------ Excerpted data ------
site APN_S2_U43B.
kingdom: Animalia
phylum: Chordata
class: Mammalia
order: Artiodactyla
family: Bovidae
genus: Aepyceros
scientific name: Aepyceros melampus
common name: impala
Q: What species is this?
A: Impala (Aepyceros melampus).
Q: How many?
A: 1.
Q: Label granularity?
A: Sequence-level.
------
— What is expected —
Include in the answer nothing but an exact repetition of the lines from the one with "Q: How many?" through the end of the material.

— Problem solution —
Q: How many?
A: 1.
Q: Label granularity?
A: Sequence-level.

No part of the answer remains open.